Problem requirements –
Write out each record exactly as it stands. No pictures belong in the copy.

── Material to process ──

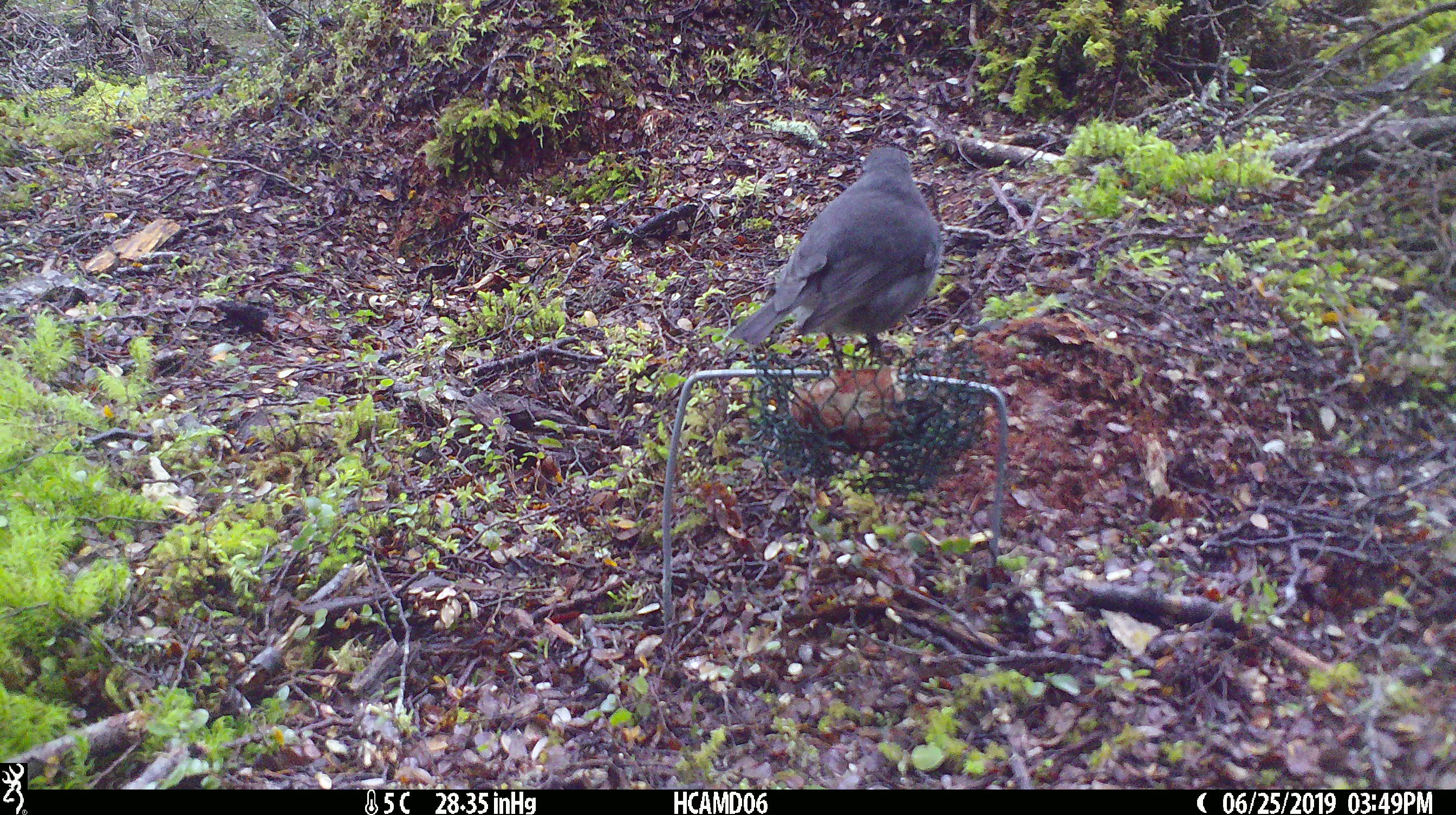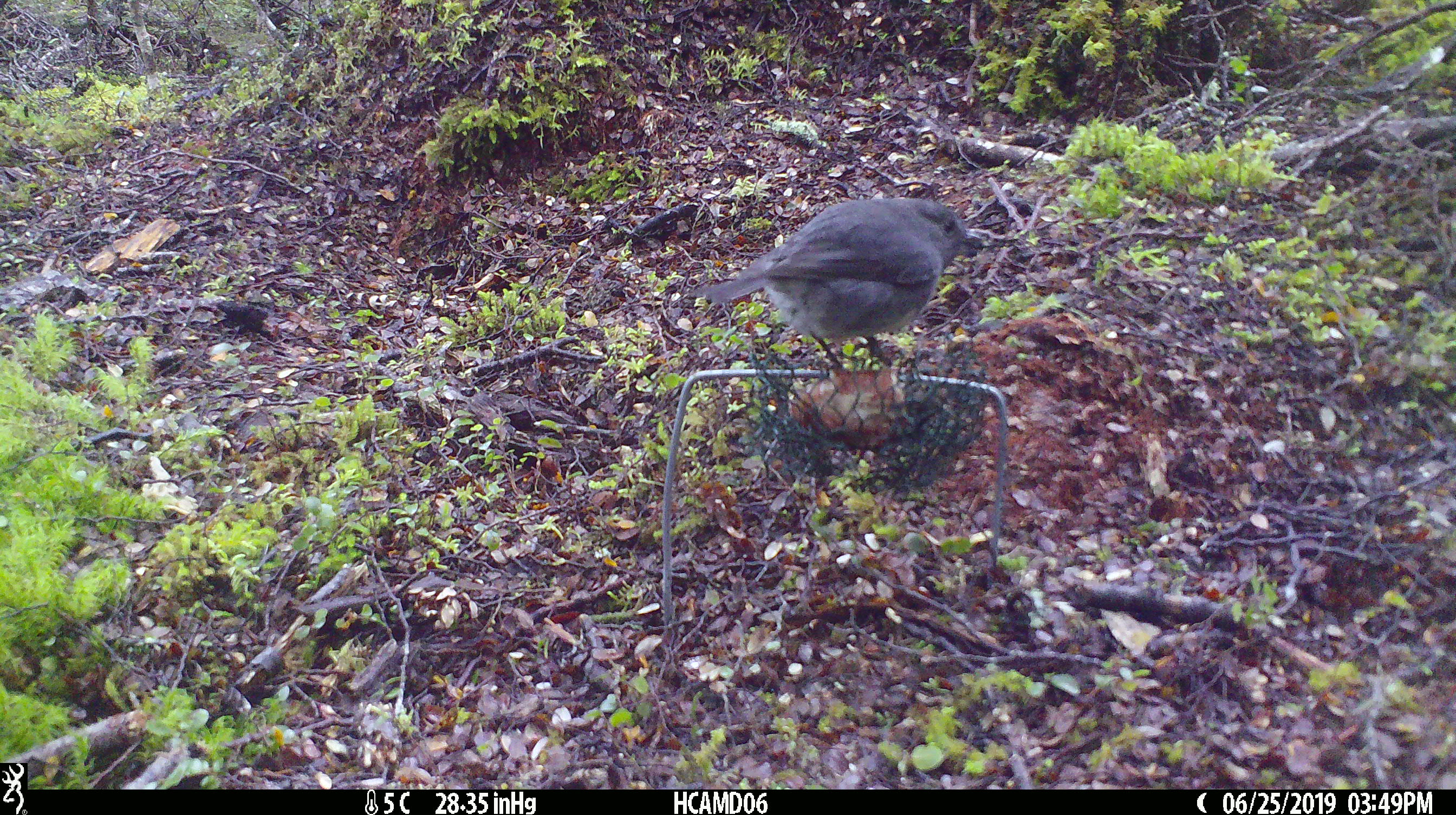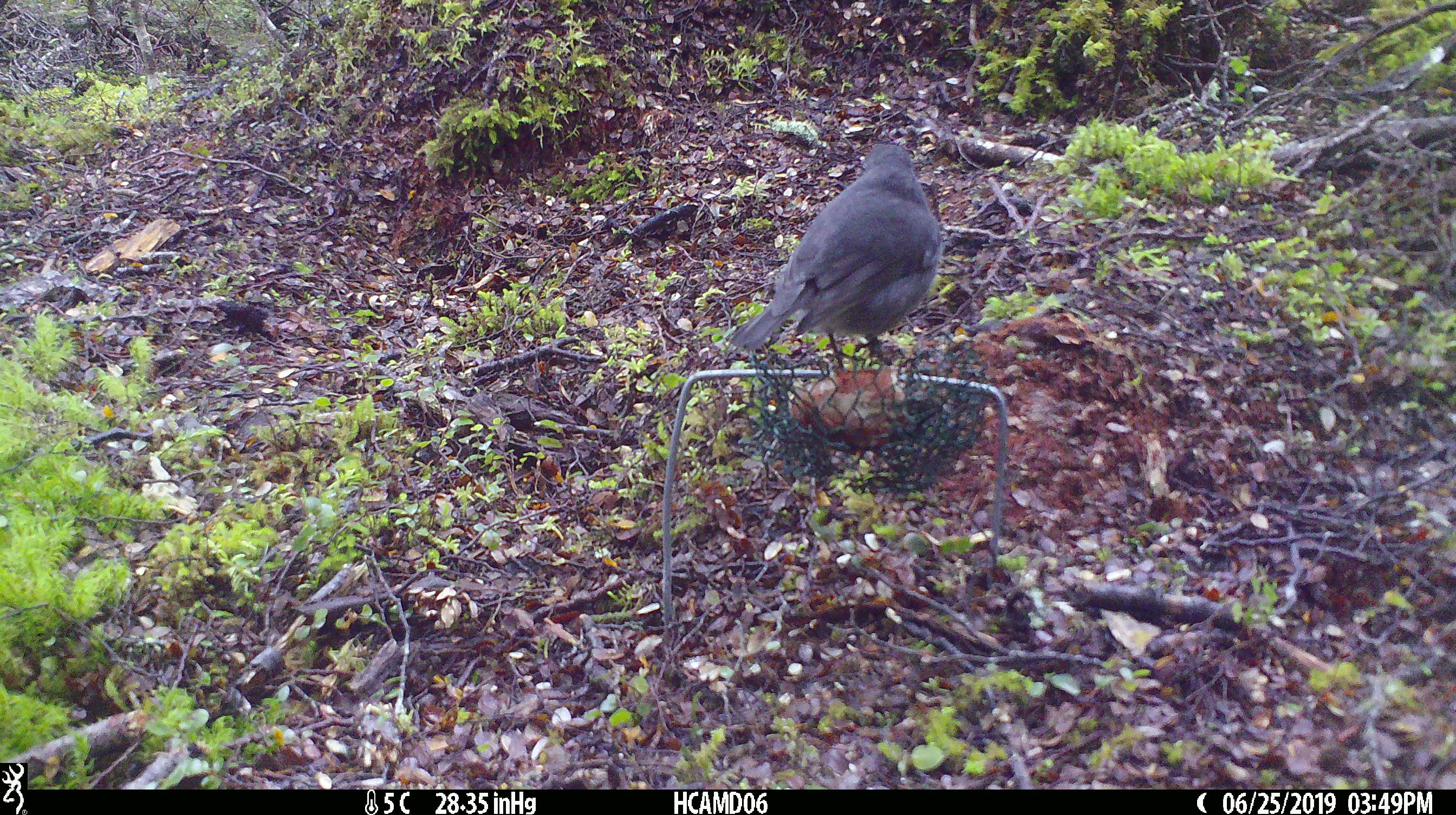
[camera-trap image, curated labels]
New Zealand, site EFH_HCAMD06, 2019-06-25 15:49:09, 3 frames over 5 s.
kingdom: Animalia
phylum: Chordata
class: Aves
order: Passeriformes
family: Petroicidae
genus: Petroica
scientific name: Petroica australis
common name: new zealand robin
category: robin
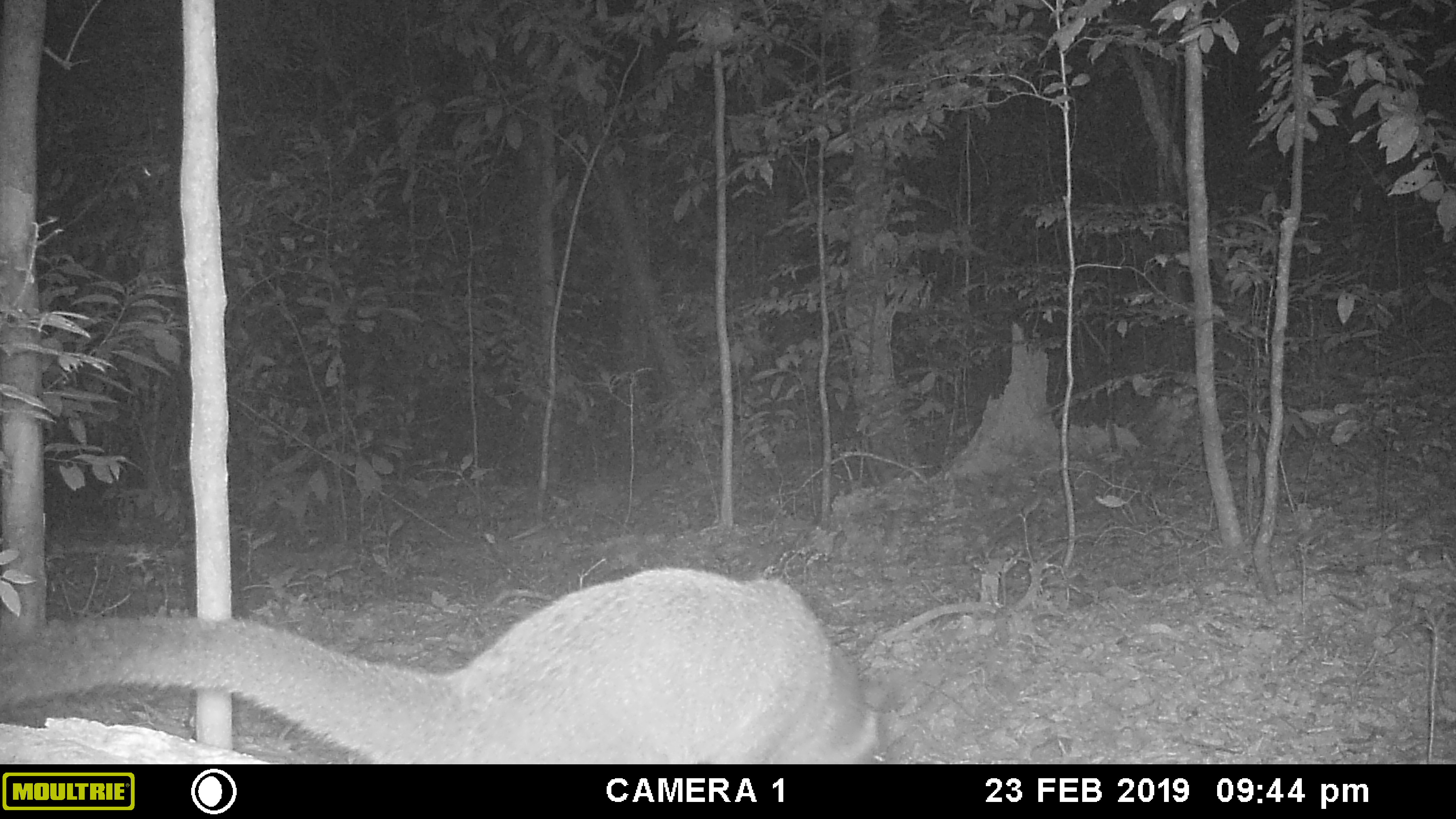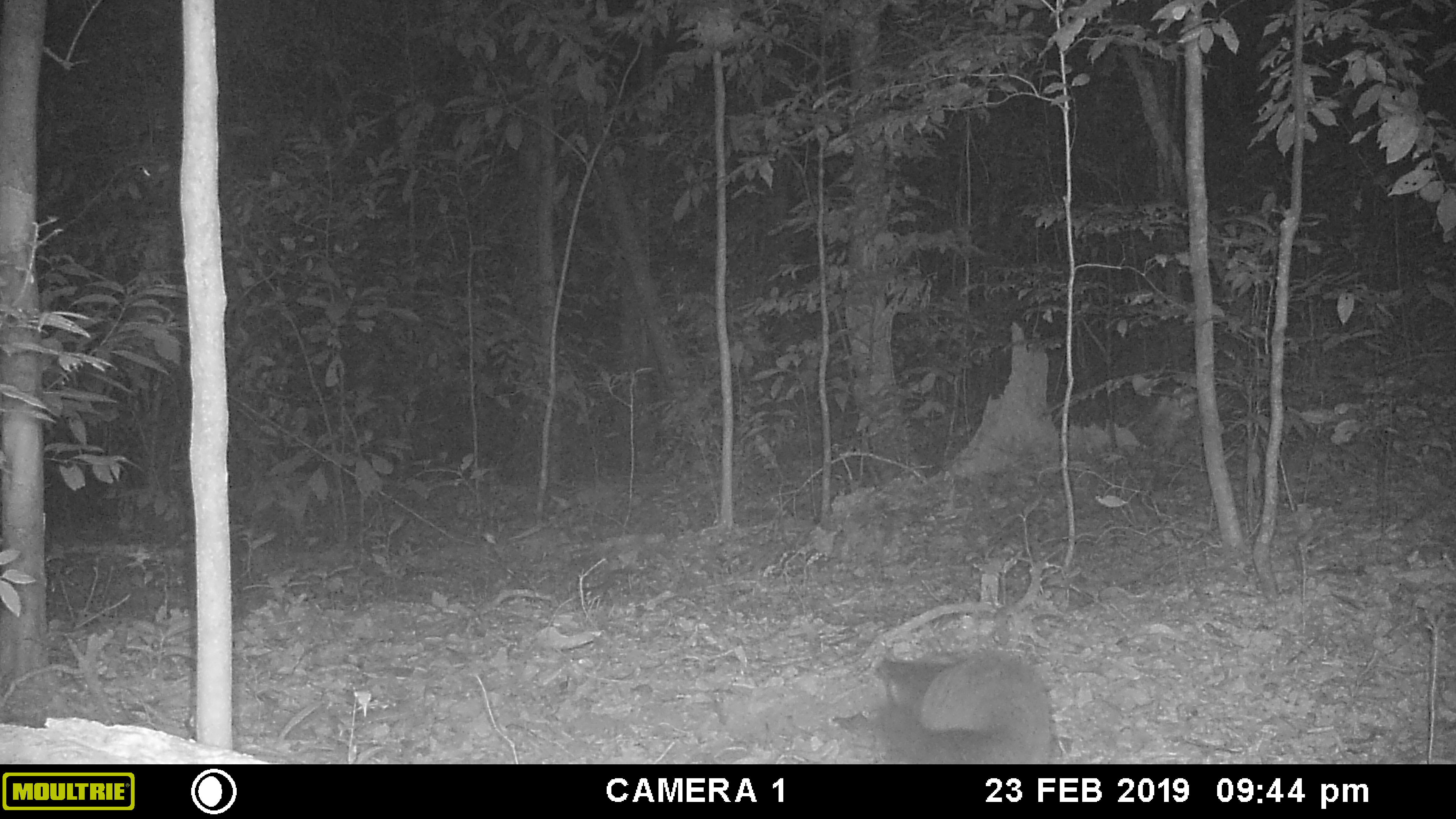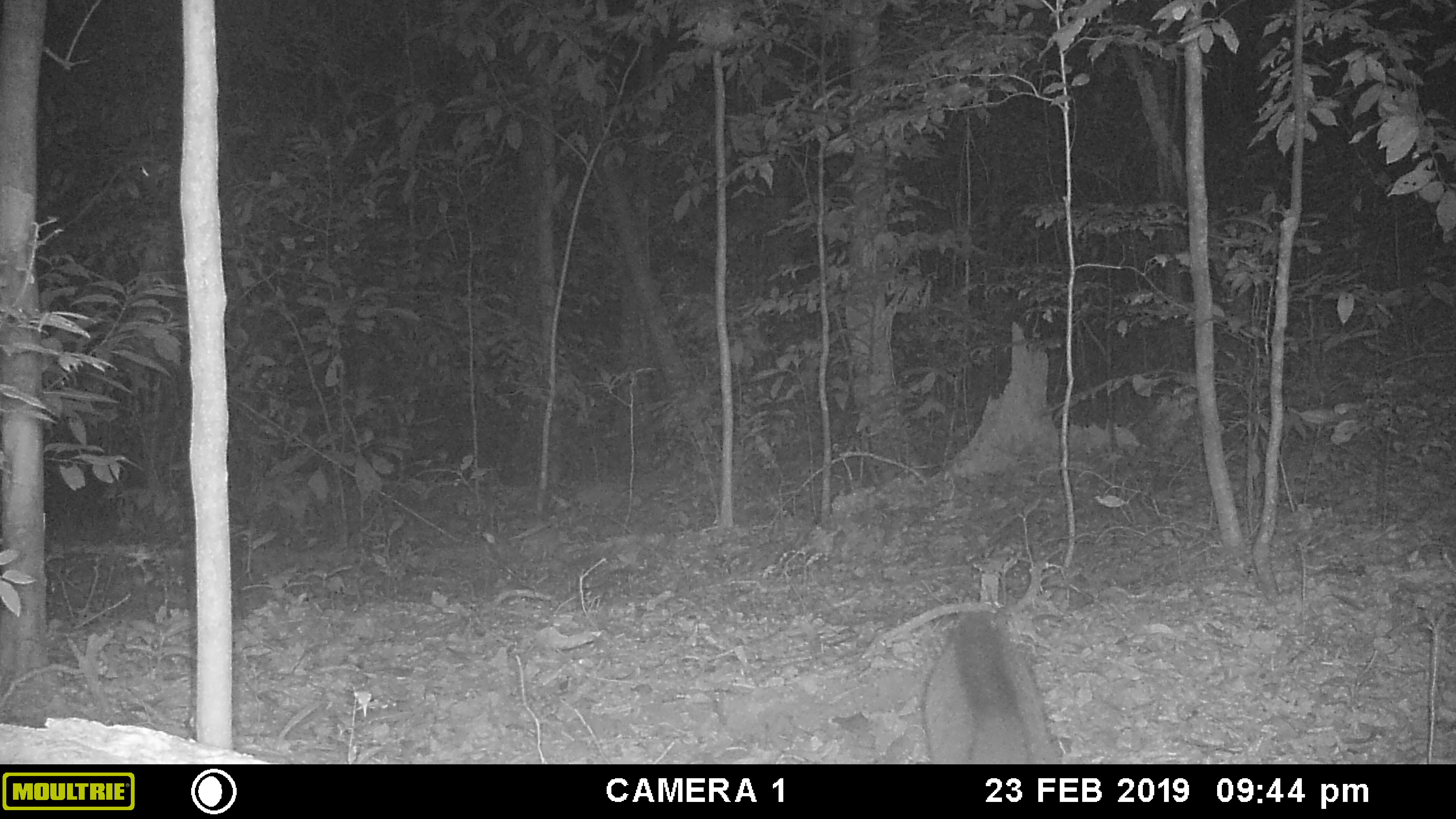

───

Problem solution –
[camera-trap image, curated labels]
New Zealand, site EFH_HCAMD06, 2019-06-25 15:49:09, 3 frames over 5 s.
kingdom: Animalia
phylum: Chordata
class: Aves
order: Passeriformes
family: Petroicidae
genus: Petroica
scientific name: Petroica australis
common name: new zealand robin
category: robin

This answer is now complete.